» **Exercise task**
Copy out the pull request announcement below in full, word for word.

» **Source text**
— start —
You are viewing a plain text version of this content. The canonical link for it is here.
Posted to commits@beam.apache.org by aljoscha <gi...@git.apache.org> on 2016/07/26 22:18:07 UTC

[GitHub] incubator-beam pull request #737: Add Side-Input Support in Flink Streaming ...

GitHub user aljoscha opened a pull request:

    https://github.com/apache/incubator-beam/pull/737

    Add Side-Input Support in Flink Streaming Runner

    This does several things in somewhat isolated steps:
     - Unify the operator wrappers. Before there where 4 different DoFn/Window operator wrappers with code duplication. I unified this to make the implementation of side inputs for both `DoFn` and `CombineFnWithContext` easier.
     - Change `StateInternals` to use a Flink `AbstractStateBackend` internally. This is essentially the Flink version of `StateInternals` and moving on top of this will allow us to benefit from parallelism rescaling in the future. Also, it reduces the amount of code we have in the runner because we did all state serialization basically by hand before.
     - Add a generic `SideInputHandler` that uses `StateInternals` to keep the side input data as well as meta data. This is in the runners-core package and should be reusable for other runner implementations. The implementation is rather simple. The complicated part was all the plumbing and translation around it.
— end —
Data items
— start —
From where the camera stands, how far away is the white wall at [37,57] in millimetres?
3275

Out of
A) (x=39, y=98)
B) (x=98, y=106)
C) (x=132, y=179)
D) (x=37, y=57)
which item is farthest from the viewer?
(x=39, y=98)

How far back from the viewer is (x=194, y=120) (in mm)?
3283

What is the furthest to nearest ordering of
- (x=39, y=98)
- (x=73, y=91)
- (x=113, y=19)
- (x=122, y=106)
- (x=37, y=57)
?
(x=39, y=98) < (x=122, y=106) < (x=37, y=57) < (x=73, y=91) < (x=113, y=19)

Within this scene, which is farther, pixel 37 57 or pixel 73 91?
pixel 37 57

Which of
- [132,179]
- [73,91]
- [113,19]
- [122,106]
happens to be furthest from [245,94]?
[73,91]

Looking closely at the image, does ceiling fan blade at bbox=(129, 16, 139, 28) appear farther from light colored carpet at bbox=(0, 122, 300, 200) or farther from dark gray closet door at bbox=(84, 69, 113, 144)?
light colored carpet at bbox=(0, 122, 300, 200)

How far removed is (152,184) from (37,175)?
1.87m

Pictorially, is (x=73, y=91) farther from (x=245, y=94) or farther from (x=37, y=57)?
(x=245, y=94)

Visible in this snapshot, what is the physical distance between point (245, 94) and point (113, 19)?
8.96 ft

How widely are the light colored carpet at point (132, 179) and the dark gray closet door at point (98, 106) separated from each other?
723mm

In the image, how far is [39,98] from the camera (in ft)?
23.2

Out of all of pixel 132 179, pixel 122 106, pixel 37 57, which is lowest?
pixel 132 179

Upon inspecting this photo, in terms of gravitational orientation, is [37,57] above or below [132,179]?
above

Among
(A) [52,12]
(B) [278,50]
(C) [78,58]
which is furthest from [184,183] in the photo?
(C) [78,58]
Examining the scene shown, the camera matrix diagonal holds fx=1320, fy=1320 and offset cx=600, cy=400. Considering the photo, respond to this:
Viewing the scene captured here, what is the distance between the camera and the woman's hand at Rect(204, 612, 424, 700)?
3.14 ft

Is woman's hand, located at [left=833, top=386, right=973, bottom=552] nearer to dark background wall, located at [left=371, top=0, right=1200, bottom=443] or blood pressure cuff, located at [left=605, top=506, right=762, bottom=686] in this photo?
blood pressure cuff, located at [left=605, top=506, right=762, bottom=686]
— end —
» **Exercise answer**
You are viewing a plain text version of this content. The canonical link for it is here.
Posted to commits@beam.apache.org by aljoscha <gi...@git.apache.org> on 2016/07/26 22:18:07 UTC

[GitHub] incubator-beam pull request #737: Add Side-Input Support in Flink Streaming ...

GitHub user aljoscha opened a pull request:

    https://github.com/apache/incubator-beam/pull/737

    Add Side-Input Support in Flink Streaming Runner

    This does several things in somewhat isolated steps:
     - Unify the operator wrappers. Before there where 4 different DoFn/Window operator wrappers with code duplication. I unified this to make the implementation of side inputs for both `DoFn` and `CombineFnWithContext` easier.
     - Change `StateInternals` to use a Flink `AbstractStateBackend` internally. This is essentially the Flink version of `StateInternals` and moving on top of this will allow us to benefit from parallelism rescaling in the future. Also, it reduces the amount of code we have in the runner because we did all state serialization basically by hand before.
     - Add a generic `SideInputHandler` that uses `StateInternals` to keep the side input data as well as meta data. This is in the runners-core package and should be reusable for other runner implementations. The implementation is rather simple. The complicated part was all the plumbing and translation around it.